This can be really confusing and distressing for the child, as they feel torn between wanting to be close to someone who is causing them pain and wanting to run away from them.
Essentially, attachment trauma makes it hard for a child to learn how to trust others and develop healthy relationships, which can have long-term effects on their emotional well-being, and entangle them in a web of harmful relationships in the future.
Adding on to the difficulty of managing healthy relationships, the suffering individual not only struggles to form healthy relationships but can also sabotage their relationships when they do form them properly.
This pattern of relational self-sabotage is rooted in a cycle of hurting others and then hurting oneself. Those with a history of attachment trauma often operate in survival mode, unconsciously testing or challenging the emotional investment of those in their lives, and then pushing them away out of fear of abandonment. This leads to poor choices based on impulsivity and toxic relationships that replay their trauma.
Depending on the person's unique attachment style, self-sabotage can manifest in different ways. Anxiously attached people may neglect friendships or become smothering in order to spend every moment with their partner. Fearfully avoidant people may test their partner by making them jump through hoops and setting the stage for self-defeat. Avoidantly attached people may push away and stay away, preferring to keep their relationships at an emotionally safe distance.

### Actions to take
[A] From the attachment trauma text, reproduce word for word the part starting at "Essentially, attachment trauma" and ending at "in the future.".
[B] In the attachment trauma text, what may fearfully avoidant people do to test their partner?

### Extracted entries
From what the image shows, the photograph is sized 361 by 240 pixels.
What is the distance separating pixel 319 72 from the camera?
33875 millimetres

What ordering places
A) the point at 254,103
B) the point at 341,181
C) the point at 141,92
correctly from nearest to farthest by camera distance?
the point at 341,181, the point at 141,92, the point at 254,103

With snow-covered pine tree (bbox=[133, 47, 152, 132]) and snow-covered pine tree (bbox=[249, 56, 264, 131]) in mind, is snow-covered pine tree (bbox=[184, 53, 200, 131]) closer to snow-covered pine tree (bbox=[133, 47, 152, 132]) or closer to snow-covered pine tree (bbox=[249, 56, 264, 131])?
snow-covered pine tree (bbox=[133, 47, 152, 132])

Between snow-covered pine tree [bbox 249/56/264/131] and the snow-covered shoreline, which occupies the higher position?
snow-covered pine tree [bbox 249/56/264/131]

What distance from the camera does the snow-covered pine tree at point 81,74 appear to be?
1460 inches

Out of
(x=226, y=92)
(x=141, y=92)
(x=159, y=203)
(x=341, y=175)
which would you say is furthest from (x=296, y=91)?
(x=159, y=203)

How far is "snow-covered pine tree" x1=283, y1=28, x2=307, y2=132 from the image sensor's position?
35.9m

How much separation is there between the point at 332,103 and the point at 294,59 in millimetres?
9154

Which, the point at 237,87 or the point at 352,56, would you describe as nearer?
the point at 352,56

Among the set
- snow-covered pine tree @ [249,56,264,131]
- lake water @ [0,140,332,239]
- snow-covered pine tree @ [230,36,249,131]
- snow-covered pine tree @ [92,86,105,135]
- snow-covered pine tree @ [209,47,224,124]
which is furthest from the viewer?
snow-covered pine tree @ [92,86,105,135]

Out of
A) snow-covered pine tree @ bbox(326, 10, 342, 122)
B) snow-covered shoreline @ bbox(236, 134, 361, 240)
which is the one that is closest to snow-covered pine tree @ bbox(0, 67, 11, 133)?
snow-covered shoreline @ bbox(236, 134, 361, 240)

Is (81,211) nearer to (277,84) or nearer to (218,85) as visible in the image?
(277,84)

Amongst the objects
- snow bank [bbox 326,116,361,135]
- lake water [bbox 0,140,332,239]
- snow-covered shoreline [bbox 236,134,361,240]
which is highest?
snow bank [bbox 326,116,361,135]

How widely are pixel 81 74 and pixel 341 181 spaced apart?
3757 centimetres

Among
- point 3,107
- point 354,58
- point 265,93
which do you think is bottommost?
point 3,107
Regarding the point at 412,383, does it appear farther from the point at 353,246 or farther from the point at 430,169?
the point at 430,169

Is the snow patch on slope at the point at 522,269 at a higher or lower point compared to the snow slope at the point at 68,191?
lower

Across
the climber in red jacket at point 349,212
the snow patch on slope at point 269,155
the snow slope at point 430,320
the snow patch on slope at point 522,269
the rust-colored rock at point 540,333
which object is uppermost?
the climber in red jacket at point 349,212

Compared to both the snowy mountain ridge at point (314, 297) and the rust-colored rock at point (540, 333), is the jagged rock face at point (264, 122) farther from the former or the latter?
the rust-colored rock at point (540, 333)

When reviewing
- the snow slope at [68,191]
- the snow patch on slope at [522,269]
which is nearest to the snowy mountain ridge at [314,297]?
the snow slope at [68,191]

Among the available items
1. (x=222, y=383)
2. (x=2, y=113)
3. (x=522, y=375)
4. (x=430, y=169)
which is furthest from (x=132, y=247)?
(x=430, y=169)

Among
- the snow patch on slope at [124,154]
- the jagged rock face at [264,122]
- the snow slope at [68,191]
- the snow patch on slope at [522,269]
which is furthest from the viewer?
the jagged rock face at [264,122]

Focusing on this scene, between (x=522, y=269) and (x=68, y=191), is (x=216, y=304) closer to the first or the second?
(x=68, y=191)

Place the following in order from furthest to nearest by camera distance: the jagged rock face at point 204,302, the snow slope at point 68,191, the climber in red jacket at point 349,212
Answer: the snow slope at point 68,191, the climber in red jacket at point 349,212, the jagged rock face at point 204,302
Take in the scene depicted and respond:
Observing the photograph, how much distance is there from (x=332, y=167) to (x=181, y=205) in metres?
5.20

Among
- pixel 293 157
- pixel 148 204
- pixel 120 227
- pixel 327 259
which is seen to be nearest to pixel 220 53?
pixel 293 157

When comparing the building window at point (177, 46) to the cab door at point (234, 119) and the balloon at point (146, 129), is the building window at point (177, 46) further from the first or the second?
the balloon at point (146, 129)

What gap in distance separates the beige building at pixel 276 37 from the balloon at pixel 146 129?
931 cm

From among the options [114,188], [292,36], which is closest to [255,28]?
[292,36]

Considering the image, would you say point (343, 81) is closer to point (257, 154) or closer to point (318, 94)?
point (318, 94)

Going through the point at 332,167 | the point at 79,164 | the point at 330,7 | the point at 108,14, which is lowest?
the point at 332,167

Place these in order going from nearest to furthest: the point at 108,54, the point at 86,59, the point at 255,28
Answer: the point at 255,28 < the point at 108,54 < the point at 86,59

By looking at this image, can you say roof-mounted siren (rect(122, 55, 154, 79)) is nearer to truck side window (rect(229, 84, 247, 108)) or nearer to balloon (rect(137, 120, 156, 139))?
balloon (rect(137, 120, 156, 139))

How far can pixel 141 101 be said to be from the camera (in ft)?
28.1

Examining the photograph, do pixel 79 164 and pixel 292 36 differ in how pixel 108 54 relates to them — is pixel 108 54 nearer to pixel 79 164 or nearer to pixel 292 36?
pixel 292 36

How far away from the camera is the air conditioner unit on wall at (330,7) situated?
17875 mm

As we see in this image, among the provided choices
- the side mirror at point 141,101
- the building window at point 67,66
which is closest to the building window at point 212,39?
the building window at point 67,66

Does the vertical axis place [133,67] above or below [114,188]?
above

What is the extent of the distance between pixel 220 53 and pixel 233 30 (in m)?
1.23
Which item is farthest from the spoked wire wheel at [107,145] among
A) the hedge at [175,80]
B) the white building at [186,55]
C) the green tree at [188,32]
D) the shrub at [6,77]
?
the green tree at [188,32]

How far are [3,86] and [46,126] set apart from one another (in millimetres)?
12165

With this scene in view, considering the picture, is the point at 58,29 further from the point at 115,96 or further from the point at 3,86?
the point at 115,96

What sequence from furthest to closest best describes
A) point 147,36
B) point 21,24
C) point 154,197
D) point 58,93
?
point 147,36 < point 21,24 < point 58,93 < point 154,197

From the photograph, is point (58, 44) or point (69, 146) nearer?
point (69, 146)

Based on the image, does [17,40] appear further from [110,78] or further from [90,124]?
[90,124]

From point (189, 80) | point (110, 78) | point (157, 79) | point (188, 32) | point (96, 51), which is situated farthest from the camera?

### Task-by-task answers
[A]
Essentially, attachment trauma makes it hard for a child to learn how to trust others and develop healthy relationships, which can have long-term effects on their emotional well-being, and entangle them in a web of harmful relationships in the future.

[B] They may make their partner jump through hoops, setting the stage for self-defeat.